Evet, biraz ciddileşiyoruz. Kadına şiddet konusunda sarsıcı bir Birleşmiş milletler çalışması çıktı yakın bir zamanda. Bu kez araştırması yapılanlar kurbanlar değil, failler. Araştırma; Bangladeş, Kamboçya, Çin, Endonezya, Papua Yeni Gine ve Sri Lanka’dan 10.178 erkek katılımcıyla, “Erkekler ve Şiddet” üzerine konuşmalar yapılmak suretiyle, “Birleşmiş Milletler” tarafından düzenlenmiş. Sonuçlar ne yazık ki hiç iç açıcı değil: Her 4 erkekten 1’i hayatında en az bir kez tecavüze yelteniyor!

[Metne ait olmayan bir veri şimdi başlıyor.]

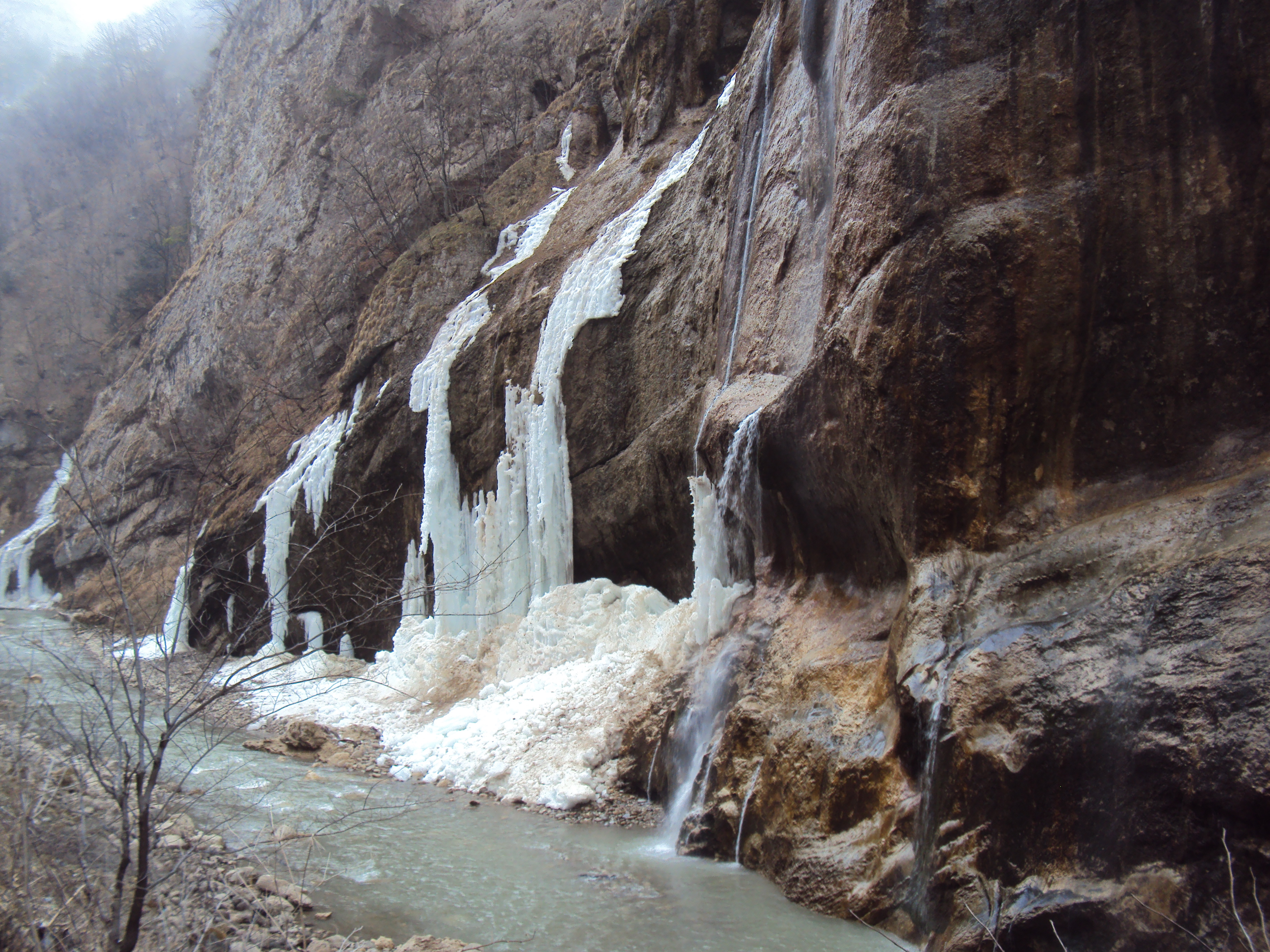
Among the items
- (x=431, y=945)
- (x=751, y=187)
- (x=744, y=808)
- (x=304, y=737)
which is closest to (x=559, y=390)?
(x=751, y=187)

Bu rakamlara bakarak çok da şaşırmayacağınızı düşündüğüm diğer bir sonuç da, kadınlara uygulanan şiddetin en yaygın çeşidinin, partnerlerinden gördükleri şiddet oluşu.  Toplum sağlığı uzmanı olan Güney Afrika’lı doctor Rachel Jewkes süpervizörlüğünde gerçekleştirilen çalışma; partner şiddetinin ne sıklıkla yaşandığını, şiddetin farklı çeşitlerinin uygulanmasının nedenlerini ve şiddeti önlemek amacıyla ne gibi stratejiler izlenebileceğini ortaya çıkarmayı amaçlıyor.

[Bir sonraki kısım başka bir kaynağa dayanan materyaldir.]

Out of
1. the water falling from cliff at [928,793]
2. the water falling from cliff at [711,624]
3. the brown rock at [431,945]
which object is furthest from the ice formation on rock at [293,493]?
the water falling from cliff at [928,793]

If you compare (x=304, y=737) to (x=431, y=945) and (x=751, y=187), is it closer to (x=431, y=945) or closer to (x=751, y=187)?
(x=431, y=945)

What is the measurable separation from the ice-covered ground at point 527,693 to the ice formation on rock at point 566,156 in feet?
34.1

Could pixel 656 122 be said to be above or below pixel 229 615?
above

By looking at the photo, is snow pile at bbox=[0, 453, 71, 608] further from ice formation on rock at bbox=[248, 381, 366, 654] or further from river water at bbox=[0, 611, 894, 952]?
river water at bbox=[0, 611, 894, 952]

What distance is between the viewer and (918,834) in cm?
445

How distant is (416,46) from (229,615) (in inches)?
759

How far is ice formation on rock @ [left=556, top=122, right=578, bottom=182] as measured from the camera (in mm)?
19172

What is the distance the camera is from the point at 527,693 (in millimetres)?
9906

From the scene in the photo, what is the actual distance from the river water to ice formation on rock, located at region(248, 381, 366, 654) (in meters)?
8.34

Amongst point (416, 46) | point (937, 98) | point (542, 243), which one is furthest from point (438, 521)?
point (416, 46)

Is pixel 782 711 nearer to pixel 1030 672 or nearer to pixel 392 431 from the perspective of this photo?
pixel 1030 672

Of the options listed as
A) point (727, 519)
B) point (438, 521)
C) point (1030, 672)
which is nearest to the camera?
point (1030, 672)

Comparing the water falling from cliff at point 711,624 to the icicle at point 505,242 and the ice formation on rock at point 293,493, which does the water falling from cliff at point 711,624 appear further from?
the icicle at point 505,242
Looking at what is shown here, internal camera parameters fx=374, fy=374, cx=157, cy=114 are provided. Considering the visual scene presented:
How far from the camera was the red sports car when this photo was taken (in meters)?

Her 4 erkekten 1’i Tecavüze Yelteniyor!

Araştırmacılar bu amaçla şehir ve taşradaki 9 bölgede, 18-49 yaş arası erkeklerden 2011 Ocak ayı ve 2012 Aralık ayı arasında anketler yaparak demografik bilgiler topluyorlar.

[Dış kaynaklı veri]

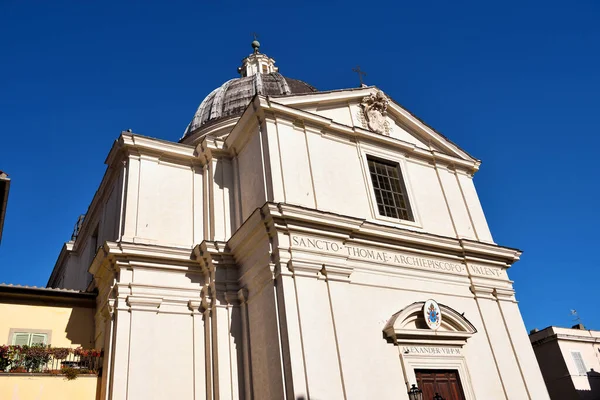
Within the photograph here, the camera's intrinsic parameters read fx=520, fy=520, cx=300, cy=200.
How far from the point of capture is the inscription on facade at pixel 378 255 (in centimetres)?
1177

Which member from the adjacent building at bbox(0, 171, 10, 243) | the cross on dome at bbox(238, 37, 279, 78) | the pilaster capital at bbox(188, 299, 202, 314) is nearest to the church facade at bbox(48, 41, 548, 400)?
the pilaster capital at bbox(188, 299, 202, 314)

Sonrasında bu erkek katılımcılarla yapılan tüm görüşmeler, eğitimli erkek görüşmeciler tarafından yüz yüze ve katılımcıların ana dillerinde gerçekleştiriliyor. Görüşmeciler, katılımcıların inkâr etmesini ve soruları cevapsız bırakmasını önlemek amacıyla “tecavüz” kelimesini açık olarak asla kullanmıyorlar. Katılımcılara bir erkek ya da kadınla baskı altında, hiç bir şey hatırlamayacak kadar alkollüyken ya da uyuşturucu kullanmışken; yani kendi istekleri dışında cinsel ilişkiye girip girmedikleri de soruluyor.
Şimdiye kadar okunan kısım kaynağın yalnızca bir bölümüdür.